Last week, CFPB Acting Director Mick Mulvaney issued a new mission statement to the CFPB staff outlining his vision for the agency.
He began by cherry-picking a quote from the previous director, Richard Cordray, about “pushing the envelope” to protect consumers from financial predators, which Mulvaney found frightening. He then ignored the CFPB’s statutory mandate and mission, disregarded the history of blatant predatory conduct that necessitated the creation of the CFPB and didn’t even mention the CFPB’s stellar track record of returning more than $12 billion to almost 29 million ripped off Americans.
Instead, he said the CFPB – the Consumer Financial Protection Bureau — works for “those who use credit cards,and those who provide those cards; those who take loans, and those who make them; those who buy cars, andthose who sell them.” He’s essentially reading “consumer” out of consumer protection and putting in everyone, including those who are ripping off consumers!
Given that the CFPB is the only cop protecting consumers on the Wall Street beat, Mulvaney is like a chief of police. As such, it’s fair to ask, “What would Chief Mulvaney’s anti-crime plan look like to stop a crime wave (which is proved weekly by the headlines of the latest financial rip-offs)?” We detailed the answer to that question in an Op Ed, but here’s a few of his likely steps:
First, see if the criminals will stop on their own, i.e., self-police, even though they are getting rich ripping people off. Second, see if a group of criminals would join together to create a self-regulatory organization to monitor and stop themselves and their predatory behavior. Third, issue strongly worded press releases about being tough, hoping that will scare them, while at the same time asking the criminals for input on how the police department (i.e., CFPB) is or should be investigating them.

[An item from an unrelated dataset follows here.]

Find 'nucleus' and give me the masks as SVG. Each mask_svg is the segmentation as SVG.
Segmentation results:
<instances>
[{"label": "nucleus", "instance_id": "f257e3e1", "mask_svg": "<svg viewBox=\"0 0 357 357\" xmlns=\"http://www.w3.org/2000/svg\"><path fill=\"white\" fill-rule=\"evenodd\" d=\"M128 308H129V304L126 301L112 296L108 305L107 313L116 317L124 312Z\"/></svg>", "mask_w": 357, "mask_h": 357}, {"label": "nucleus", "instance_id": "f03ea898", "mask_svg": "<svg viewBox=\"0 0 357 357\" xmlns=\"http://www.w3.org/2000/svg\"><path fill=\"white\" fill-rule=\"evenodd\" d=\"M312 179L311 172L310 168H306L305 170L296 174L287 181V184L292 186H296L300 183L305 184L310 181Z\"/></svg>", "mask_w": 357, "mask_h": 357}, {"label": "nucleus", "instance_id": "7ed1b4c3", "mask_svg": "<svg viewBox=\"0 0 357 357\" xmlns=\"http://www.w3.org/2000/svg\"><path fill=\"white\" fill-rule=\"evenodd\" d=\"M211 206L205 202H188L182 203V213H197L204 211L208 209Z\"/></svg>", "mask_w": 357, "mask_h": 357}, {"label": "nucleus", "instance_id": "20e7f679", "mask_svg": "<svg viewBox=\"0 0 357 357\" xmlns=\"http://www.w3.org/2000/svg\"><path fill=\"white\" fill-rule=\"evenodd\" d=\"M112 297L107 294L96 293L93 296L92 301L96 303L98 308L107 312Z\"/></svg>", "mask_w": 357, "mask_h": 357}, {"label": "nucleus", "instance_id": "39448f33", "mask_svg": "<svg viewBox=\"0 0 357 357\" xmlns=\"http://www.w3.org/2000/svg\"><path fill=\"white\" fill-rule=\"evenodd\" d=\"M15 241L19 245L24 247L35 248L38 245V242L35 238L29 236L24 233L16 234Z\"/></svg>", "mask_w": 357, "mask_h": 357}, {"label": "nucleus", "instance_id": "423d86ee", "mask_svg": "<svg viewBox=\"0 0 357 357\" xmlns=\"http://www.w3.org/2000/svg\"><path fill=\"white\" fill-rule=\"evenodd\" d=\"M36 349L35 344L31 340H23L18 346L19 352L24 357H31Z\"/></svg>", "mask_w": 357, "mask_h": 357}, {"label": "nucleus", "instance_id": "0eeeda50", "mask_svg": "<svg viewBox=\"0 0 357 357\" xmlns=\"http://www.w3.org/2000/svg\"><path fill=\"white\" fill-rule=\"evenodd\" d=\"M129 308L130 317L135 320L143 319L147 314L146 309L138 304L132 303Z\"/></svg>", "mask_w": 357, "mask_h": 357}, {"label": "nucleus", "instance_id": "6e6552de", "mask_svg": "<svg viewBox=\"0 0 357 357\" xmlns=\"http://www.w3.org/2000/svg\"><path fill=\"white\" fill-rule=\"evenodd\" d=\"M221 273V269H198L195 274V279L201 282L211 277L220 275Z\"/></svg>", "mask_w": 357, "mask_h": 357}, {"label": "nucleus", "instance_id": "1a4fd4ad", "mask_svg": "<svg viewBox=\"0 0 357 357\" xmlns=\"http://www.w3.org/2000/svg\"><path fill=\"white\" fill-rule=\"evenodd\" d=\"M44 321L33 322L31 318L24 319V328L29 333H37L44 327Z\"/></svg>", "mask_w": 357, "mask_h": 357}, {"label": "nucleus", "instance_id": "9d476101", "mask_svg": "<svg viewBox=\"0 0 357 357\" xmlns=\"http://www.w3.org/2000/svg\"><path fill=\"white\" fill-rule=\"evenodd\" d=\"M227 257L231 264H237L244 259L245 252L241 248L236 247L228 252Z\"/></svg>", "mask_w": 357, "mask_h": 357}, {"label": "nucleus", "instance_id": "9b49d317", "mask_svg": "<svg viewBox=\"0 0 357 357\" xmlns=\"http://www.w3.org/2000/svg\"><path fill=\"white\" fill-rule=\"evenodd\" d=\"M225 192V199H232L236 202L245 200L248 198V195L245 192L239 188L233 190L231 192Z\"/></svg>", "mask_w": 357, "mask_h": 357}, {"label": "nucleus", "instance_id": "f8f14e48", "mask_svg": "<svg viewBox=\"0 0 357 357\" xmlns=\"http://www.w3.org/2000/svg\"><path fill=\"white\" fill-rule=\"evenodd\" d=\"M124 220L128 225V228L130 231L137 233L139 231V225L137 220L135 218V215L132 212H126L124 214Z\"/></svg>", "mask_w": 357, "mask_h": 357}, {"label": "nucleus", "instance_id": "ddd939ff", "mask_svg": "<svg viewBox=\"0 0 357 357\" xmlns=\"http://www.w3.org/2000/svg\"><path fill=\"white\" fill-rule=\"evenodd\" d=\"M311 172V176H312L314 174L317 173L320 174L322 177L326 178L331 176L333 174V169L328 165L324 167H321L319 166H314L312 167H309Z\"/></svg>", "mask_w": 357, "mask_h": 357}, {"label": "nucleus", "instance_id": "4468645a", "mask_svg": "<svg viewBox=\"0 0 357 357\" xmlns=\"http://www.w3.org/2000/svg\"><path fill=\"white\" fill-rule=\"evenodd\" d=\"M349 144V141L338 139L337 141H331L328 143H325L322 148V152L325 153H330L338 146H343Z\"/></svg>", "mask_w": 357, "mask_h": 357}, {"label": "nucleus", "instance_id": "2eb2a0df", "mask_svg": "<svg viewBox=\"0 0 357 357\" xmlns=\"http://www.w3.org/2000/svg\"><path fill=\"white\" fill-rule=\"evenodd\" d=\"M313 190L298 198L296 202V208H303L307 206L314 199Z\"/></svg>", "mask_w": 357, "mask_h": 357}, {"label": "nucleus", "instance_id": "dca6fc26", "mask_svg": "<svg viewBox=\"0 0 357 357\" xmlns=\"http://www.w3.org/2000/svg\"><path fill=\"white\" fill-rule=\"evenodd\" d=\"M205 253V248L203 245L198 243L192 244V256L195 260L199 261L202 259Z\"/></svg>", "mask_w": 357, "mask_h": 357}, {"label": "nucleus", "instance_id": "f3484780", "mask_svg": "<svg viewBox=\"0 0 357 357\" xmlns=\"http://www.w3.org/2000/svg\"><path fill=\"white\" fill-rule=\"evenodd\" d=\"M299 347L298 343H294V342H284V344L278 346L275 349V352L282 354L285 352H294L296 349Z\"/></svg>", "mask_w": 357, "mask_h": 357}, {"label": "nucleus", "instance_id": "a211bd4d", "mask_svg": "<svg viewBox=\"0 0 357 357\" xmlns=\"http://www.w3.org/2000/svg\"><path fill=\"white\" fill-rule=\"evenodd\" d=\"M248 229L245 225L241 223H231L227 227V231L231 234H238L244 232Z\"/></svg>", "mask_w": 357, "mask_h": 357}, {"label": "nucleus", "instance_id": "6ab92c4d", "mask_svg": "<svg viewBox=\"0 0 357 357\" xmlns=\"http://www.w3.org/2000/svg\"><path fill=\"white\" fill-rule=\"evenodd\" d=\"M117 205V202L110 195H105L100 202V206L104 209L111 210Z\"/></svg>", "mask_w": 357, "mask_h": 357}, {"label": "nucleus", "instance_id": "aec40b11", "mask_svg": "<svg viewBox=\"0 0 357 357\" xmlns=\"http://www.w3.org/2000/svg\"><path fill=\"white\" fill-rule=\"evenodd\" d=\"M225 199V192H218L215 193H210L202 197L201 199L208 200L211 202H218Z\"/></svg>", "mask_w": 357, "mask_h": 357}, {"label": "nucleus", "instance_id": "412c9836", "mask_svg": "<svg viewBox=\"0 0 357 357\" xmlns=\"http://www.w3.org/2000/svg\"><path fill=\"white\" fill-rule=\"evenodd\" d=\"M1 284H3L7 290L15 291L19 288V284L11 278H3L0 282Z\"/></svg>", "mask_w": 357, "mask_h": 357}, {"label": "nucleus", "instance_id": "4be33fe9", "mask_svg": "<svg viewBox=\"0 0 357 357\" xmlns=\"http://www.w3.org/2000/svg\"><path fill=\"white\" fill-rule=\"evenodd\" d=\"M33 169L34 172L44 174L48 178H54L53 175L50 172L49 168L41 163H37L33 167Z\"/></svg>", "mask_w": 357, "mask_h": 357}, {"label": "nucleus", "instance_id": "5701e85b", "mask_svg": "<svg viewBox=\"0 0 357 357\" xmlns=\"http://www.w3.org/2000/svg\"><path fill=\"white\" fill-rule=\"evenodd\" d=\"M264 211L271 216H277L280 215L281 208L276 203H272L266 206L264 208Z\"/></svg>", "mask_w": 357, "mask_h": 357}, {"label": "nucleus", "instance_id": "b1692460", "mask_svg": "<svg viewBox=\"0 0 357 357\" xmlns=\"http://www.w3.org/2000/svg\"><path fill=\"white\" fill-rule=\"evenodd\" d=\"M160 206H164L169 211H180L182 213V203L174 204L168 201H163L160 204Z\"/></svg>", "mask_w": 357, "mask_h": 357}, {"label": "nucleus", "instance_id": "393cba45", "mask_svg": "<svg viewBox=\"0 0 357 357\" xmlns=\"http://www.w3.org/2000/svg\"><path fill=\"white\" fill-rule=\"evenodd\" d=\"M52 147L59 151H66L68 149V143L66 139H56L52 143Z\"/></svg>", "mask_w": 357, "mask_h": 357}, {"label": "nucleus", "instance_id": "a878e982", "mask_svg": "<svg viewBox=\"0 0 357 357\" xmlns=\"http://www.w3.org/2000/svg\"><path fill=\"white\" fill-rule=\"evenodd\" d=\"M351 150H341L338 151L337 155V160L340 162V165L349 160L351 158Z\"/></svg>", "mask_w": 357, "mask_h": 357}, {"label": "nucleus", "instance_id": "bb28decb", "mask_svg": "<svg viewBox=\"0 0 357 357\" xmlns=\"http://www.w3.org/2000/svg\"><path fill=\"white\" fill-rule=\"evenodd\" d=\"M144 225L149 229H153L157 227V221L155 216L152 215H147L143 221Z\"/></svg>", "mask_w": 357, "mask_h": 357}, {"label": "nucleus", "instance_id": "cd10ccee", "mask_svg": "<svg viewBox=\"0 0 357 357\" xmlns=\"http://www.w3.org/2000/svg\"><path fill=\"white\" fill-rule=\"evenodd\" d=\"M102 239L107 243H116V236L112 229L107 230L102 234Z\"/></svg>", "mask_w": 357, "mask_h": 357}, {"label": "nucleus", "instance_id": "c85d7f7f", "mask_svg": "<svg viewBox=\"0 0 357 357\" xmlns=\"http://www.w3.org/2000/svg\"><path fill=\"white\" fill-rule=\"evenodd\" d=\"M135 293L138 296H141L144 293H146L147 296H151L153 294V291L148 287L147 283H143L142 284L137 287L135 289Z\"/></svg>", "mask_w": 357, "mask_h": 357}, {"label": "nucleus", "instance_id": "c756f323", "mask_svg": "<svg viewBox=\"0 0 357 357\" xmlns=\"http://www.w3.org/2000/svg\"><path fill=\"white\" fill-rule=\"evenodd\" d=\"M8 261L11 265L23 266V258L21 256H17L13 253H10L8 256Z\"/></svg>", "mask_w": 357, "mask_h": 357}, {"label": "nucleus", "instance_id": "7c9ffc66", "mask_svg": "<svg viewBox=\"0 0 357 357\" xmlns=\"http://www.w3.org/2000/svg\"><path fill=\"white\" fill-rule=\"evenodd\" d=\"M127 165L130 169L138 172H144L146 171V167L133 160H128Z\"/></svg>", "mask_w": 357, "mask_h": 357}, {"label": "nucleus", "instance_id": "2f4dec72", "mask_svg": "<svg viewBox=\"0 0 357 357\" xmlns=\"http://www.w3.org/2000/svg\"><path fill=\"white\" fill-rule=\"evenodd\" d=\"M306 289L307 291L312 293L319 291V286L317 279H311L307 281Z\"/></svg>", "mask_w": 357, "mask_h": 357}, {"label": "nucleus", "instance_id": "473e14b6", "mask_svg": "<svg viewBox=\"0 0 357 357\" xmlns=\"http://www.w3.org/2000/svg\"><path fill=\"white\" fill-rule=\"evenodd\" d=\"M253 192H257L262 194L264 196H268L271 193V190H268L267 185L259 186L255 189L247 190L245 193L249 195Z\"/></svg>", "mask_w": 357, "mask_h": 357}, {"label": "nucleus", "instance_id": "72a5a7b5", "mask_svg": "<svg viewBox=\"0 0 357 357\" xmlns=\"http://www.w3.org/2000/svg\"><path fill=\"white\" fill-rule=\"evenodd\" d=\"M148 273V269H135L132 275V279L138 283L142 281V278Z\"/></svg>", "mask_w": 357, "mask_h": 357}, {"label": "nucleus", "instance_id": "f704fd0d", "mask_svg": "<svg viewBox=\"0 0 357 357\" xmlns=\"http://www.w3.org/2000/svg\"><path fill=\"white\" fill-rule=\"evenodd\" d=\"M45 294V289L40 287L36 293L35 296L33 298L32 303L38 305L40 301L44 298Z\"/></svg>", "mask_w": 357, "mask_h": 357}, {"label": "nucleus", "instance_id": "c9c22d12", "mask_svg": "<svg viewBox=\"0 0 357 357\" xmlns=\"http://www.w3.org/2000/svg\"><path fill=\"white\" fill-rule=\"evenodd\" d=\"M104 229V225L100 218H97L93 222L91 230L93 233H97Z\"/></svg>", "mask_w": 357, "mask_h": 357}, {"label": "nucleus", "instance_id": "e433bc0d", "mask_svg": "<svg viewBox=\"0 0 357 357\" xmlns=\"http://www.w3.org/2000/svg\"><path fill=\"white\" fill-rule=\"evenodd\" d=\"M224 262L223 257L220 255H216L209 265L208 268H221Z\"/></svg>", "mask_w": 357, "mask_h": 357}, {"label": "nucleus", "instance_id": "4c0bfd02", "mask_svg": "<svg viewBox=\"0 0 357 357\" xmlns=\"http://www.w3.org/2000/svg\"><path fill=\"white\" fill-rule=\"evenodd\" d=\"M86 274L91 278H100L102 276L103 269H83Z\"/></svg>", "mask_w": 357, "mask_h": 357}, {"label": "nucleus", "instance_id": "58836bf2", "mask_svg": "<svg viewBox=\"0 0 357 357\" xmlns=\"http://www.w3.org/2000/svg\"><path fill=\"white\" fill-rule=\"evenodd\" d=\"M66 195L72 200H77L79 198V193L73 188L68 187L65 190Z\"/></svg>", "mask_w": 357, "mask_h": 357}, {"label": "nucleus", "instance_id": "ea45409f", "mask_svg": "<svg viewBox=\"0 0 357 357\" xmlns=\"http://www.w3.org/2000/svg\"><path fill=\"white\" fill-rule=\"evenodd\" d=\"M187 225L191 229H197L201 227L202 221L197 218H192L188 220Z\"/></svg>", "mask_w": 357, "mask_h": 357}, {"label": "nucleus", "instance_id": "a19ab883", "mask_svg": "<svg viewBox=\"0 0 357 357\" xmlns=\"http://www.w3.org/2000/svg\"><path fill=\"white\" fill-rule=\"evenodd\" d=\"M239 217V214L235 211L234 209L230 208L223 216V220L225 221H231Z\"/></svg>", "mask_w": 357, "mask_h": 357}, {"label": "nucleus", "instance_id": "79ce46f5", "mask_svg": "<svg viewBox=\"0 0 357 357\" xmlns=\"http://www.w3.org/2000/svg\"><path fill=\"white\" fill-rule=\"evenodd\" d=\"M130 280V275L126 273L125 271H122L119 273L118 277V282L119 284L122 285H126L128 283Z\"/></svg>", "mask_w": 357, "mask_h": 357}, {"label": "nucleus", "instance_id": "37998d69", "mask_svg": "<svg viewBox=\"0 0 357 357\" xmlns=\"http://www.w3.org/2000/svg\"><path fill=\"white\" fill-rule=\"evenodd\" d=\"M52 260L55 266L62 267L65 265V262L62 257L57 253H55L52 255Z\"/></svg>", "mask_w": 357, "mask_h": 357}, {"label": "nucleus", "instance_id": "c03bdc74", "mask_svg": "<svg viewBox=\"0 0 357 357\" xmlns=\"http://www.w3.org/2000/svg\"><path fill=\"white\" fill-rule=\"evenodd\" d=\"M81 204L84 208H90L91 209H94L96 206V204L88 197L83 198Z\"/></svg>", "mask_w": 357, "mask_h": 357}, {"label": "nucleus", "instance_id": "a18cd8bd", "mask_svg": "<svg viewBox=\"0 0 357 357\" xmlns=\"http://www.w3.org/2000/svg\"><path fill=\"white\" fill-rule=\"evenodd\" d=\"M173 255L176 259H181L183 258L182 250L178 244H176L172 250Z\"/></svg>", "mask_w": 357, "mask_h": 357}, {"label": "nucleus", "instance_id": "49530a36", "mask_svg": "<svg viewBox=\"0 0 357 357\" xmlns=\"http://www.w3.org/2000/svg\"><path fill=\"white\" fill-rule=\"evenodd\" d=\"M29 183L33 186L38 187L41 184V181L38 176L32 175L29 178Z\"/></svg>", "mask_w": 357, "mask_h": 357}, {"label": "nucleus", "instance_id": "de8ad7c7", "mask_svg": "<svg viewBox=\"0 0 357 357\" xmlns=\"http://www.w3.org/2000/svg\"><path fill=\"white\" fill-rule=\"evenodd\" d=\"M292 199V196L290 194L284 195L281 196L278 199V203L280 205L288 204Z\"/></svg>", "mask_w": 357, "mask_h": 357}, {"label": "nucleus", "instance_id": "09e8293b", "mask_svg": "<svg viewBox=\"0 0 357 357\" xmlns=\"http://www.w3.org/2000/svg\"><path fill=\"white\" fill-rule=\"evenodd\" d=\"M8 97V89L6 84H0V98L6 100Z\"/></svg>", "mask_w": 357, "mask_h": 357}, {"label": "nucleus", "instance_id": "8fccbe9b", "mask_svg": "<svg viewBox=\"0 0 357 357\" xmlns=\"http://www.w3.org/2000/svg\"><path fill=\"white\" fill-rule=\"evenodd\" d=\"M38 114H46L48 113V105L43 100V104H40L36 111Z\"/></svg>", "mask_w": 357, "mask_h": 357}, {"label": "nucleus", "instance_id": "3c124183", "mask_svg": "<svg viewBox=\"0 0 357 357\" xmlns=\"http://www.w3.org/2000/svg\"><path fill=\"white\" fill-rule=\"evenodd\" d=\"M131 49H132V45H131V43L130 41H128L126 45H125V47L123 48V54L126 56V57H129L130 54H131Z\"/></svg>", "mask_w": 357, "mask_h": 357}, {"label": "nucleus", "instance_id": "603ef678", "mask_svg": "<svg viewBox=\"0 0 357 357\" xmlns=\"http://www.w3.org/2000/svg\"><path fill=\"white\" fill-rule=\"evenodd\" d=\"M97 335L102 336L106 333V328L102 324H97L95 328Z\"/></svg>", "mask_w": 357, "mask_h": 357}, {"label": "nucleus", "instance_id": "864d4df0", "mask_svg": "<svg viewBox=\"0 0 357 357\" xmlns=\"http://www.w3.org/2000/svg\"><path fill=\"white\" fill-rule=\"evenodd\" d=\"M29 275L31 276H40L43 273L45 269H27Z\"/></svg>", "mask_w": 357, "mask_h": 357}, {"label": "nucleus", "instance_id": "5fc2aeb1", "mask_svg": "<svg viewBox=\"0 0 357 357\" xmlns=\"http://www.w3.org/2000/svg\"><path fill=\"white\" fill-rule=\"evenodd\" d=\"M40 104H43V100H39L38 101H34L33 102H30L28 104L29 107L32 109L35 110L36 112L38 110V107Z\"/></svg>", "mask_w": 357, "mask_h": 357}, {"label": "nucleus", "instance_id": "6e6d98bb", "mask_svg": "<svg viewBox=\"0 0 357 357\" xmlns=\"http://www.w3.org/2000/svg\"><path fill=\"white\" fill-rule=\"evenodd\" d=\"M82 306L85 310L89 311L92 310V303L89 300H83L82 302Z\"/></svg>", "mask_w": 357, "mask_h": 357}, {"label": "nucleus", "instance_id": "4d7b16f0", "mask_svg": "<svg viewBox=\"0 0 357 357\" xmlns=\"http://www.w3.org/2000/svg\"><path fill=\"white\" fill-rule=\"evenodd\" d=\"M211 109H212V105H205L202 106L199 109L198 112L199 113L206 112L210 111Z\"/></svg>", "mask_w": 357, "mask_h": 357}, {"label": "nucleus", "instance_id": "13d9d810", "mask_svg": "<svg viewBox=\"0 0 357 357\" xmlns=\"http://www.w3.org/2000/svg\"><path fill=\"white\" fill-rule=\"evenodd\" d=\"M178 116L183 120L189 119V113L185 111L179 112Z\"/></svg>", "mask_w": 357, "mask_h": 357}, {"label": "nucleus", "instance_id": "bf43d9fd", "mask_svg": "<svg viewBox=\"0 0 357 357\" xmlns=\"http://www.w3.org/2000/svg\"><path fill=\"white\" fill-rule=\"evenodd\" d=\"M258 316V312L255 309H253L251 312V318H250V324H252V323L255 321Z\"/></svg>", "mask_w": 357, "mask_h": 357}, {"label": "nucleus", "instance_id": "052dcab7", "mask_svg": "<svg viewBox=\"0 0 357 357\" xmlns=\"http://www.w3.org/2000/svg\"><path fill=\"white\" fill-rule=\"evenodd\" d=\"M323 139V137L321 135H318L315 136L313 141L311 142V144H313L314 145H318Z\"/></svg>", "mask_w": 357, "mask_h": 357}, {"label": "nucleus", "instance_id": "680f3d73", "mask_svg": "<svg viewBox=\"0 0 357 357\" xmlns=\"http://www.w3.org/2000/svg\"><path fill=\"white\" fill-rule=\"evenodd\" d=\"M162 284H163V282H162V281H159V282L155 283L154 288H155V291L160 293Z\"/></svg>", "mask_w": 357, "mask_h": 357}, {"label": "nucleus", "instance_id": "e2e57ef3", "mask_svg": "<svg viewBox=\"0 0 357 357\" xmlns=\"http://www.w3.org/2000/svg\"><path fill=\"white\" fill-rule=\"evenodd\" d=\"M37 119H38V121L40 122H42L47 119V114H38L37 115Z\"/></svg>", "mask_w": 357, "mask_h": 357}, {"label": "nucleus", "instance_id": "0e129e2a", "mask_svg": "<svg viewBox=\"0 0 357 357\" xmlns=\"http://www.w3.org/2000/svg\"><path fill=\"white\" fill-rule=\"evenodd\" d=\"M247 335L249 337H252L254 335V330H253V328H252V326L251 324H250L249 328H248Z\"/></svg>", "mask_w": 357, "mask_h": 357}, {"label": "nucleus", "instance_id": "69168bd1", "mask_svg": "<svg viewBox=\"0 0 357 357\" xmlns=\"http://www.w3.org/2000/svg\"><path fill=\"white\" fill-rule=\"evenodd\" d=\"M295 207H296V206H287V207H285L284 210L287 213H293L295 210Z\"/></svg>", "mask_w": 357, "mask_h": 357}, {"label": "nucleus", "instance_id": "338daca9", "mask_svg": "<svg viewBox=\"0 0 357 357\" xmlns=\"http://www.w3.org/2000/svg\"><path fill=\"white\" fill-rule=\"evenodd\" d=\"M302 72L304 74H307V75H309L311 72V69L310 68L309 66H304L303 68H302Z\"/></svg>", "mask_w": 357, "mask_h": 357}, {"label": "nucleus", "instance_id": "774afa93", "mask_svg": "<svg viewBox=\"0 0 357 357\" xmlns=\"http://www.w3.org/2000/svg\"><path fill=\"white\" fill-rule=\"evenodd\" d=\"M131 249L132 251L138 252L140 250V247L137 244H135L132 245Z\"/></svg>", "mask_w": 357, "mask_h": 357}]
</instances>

He’d likely take other steps (see the Op Ed here), but the last point is really important. Now, you might say, don’t be ridiculous. No one would ask the people they are investigating for wrongdoing to tell them how to conduct the investigation. However, that is exactly what acting director Mulvaney did last week: he asked for input from the “public,” which is overwhelmingly the industry, about how the CFPB should use its investigative powers. In essence, he is asking the industry how the CFPB should police them. That’s as naked a tell as can be.
But what acting director Mulvaney most wants the CFPB staff to remember is that, no matter how bad things get, never, ever “push the envelope” to protect ripped off consumers or get aggressive to stop the financial crime wave. And, never, ever forget to think about the financial criminals as much as the consumer victims.